Travel+
Phuket Vegetarian Festival
I’m not a vegetarian. Mainly because I like the way food tastes and I don’t have a personal vendetta against my body. So when I hear about this thing called the Phucket Vegetarian Festival, I immediately dismiss it as some sort of hippy convention that shows off the latest type of tofu and gives an excuse as to why the chefs aren’t very sanitary. Little did I know the festival was as much about vegetables as Burning Man is about a burning man.
The story goes like this: thousands of years ago a Chinese opera group travelled to Phucket, Thailand for a show. They became ill and the Phucket locals suggested they wear white and eat like vegetarians as a remedy for their sickness. It worked, and a festival was born. Yes the vegetables are there, set aside on some table in the corner. The real wonder is how this health-minded tradition evolved into a competition for who could tolerate the most pain and/or damage to their faces (be advised that the video has extremely graphic content).

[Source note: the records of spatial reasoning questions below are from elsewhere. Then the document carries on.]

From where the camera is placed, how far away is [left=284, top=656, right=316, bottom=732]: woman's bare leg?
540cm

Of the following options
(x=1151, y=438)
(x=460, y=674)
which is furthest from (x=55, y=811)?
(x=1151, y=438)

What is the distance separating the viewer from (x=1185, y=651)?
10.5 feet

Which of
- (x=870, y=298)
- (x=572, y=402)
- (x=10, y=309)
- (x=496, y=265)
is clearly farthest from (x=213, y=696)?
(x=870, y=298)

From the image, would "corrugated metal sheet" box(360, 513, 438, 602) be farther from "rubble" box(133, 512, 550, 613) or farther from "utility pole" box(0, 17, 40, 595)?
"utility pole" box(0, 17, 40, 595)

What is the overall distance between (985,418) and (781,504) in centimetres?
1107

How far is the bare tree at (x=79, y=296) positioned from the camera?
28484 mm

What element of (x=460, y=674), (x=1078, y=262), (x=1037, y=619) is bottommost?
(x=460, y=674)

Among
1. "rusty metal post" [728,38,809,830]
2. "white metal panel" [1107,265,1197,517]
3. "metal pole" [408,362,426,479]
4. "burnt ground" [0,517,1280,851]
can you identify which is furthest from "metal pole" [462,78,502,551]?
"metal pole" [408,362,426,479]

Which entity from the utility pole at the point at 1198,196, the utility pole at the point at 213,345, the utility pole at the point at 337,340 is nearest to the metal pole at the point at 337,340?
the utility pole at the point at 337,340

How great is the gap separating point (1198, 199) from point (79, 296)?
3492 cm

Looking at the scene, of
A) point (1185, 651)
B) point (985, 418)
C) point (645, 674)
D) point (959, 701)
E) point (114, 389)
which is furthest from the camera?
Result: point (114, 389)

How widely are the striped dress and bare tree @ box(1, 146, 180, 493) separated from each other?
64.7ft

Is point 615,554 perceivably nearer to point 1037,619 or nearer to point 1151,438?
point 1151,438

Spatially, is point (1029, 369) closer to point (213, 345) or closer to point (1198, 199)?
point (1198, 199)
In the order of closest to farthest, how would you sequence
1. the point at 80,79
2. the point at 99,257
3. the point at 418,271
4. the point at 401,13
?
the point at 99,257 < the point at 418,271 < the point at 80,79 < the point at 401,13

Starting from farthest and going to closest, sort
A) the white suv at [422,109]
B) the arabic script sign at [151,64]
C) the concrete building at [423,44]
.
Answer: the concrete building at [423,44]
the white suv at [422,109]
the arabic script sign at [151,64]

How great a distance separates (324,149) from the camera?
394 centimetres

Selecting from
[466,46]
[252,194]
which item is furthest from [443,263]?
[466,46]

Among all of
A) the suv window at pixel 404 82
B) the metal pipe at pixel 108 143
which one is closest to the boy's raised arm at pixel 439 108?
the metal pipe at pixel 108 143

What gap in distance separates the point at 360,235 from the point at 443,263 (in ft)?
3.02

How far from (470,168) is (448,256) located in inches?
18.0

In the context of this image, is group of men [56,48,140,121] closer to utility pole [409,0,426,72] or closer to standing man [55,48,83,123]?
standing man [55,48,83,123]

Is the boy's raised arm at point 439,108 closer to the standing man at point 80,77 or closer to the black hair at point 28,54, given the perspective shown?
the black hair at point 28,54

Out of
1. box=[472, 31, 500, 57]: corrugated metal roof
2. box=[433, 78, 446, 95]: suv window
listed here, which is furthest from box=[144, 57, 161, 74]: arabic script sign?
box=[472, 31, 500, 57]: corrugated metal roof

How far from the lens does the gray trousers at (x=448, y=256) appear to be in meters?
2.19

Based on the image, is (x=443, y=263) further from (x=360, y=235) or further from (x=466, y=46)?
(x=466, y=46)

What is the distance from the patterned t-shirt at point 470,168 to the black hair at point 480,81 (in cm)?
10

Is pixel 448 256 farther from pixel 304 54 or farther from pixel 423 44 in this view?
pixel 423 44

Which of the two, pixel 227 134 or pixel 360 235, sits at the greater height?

At the beat of a drum, some of their people start to lose control of themselves, as if with every bang another dark spirit takes their place inside them. This entity drives them to block out pain while other partakers stick knives, needles and other unnatural objects into their possessed faces. The pain they feel must be almost as unbearable as the thought of becoming a vegetarian. But who are we to judge the taboos of such a society. If they believe the sacred rituals bless them with good fortune, then so be it. The whole thing is a great analogy for life. Sometimes you just gotta let go of yourself, say “Phucket” and bear through the pain.